According to law, every property that was built since June 1992, together with HMOs (Houses in Multiple Occupations) needs to include smoke detectors and alarms. The minimum is one per floor. On 11 March 2015, a legal requirement was put in place to fit in smoke and carbon monoxide alarms. This is needed for all the residential rental properties starting on October 1st, 2015.
According to the regulations:
- The smoke alarm has to be present on every single story where a room is utilized partly or wholly as any type of living accommodation.
- The carbon monoxide alarm needs to be present in every room that is used partly or wholly as living accommodation when it contains an appliance that features fuel burning combustion.
- Alarms have to be in working order and checked when the tenancy starts.
There is no mention of what alarm type is required. It is the job of the landlord to follow what is listed as being “best practice”. According to deacon.co.uk, because of how the law is written, it is important for landlords to have appropriate insurance coverage in case something wrong happens.
Smoke Alarm Regulations
Local councils set up their own practice guidelines for the landlords to respect. These all tend to be really similar from one jurisdiction to the next. Usually, they are set up in a conjunction with local services for fire and rescue. As a simple example, according to the Fire And Rescue Service in Nottinghamshire:
“The minimum recommended level of provision is to fit a smoke alarm on each floor of your home, at the bottom of the staircase, and on each upstairs landing.”
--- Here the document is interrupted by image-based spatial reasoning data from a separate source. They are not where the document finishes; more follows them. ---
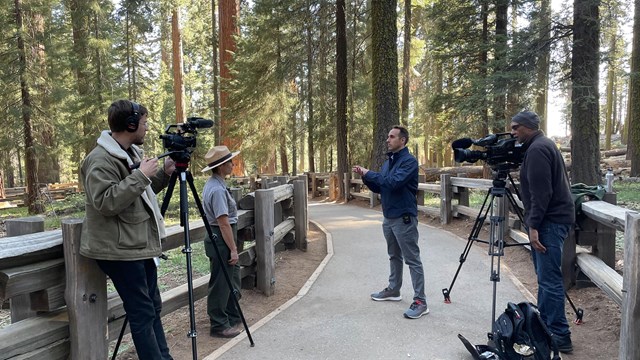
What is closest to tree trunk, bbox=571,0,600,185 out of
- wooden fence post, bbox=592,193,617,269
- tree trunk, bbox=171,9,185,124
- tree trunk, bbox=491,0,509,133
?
tree trunk, bbox=491,0,509,133

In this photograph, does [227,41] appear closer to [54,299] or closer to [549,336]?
[54,299]

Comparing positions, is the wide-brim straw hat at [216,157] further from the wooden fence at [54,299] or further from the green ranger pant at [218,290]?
the wooden fence at [54,299]

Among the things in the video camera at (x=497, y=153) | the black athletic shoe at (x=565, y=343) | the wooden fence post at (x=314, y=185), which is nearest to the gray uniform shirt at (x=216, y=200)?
the video camera at (x=497, y=153)

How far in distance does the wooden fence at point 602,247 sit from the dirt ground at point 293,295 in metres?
0.34

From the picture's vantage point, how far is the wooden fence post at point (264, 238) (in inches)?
213

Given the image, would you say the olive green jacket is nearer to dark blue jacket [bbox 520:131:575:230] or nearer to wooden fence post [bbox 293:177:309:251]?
dark blue jacket [bbox 520:131:575:230]

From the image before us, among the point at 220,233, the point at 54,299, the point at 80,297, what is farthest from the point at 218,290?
the point at 54,299

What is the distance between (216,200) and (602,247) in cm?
430

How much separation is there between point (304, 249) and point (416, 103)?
27855 mm

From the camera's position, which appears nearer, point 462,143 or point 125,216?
point 125,216

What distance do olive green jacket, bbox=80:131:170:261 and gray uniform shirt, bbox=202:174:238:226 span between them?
1096 mm

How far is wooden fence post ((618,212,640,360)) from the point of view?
2902 mm

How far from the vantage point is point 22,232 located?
314 centimetres

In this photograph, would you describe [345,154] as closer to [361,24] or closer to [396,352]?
[361,24]
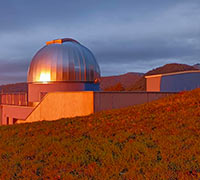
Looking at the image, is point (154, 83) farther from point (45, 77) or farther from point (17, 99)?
point (17, 99)

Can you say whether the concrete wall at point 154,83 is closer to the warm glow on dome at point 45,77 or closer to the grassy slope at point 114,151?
the warm glow on dome at point 45,77

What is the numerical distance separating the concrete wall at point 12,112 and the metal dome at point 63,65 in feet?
9.75

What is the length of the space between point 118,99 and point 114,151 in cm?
833

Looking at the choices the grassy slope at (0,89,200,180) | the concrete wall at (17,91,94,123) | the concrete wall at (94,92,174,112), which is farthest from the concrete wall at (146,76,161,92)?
the grassy slope at (0,89,200,180)

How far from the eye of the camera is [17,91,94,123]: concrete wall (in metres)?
13.2

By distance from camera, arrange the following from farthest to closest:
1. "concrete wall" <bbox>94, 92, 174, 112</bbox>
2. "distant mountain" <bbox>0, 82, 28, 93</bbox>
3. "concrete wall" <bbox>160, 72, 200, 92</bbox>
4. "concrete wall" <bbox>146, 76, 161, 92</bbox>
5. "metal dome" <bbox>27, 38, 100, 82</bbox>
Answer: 1. "distant mountain" <bbox>0, 82, 28, 93</bbox>
2. "concrete wall" <bbox>146, 76, 161, 92</bbox>
3. "concrete wall" <bbox>160, 72, 200, 92</bbox>
4. "metal dome" <bbox>27, 38, 100, 82</bbox>
5. "concrete wall" <bbox>94, 92, 174, 112</bbox>

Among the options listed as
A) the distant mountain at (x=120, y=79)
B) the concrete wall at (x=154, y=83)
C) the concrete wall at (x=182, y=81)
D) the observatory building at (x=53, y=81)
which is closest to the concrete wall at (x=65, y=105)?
the observatory building at (x=53, y=81)

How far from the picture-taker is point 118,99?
13.6m

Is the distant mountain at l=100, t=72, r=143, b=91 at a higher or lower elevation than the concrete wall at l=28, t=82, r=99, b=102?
higher

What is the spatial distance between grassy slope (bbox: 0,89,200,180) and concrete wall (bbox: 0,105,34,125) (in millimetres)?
12232

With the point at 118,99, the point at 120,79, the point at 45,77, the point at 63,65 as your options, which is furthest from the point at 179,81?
the point at 120,79

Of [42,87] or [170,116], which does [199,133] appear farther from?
[42,87]

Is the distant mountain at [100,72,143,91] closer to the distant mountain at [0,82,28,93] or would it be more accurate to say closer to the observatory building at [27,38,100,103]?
the distant mountain at [0,82,28,93]

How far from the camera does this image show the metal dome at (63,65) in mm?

As a minimum, the smoke alarm that is installed should at least meet the British Standard 5446 Part 1. It needs a European or British approval mark. Sealed long-life alarms are recommended when interested in making cost-effective decisions.
When referring to HMOs, increased protection is necessary than with the single-family house. Local HMO guidelines are in place to guarantee that best practices will be followed. Usually, this means including mains powered interlinked smoke alarms that are connected to a central operating unit.
Carbon Monoxide Alarms
Alarms are limited to the rooms that include solid flue appliances, according to the regulations from 2015. However, carbon monoxide can appear from faulty oil or gas devices. That is why an annual safety check is mandatory to reduce risks for tenants. When there is no alarm present and a tragedy takes place, the landlord can be held responsible when he/she did not take the reasonable steps required to guarantee tenant safety.
Wherever fuel will be burned (including coal, logs, gas, and oil), audible carbon monoxide alarms are recommended by all agencies, like the NHS, HSE, fire services, and local councils.
The official recommendation for carbon monoxide alarms is that they are audible and meet the EN 50291 British Standard.
A combination alarm system that detects both carbon and smoke can be used. You can choose models with sealed long-life systems or replaceable batteries. The choice is usually based on the available budget.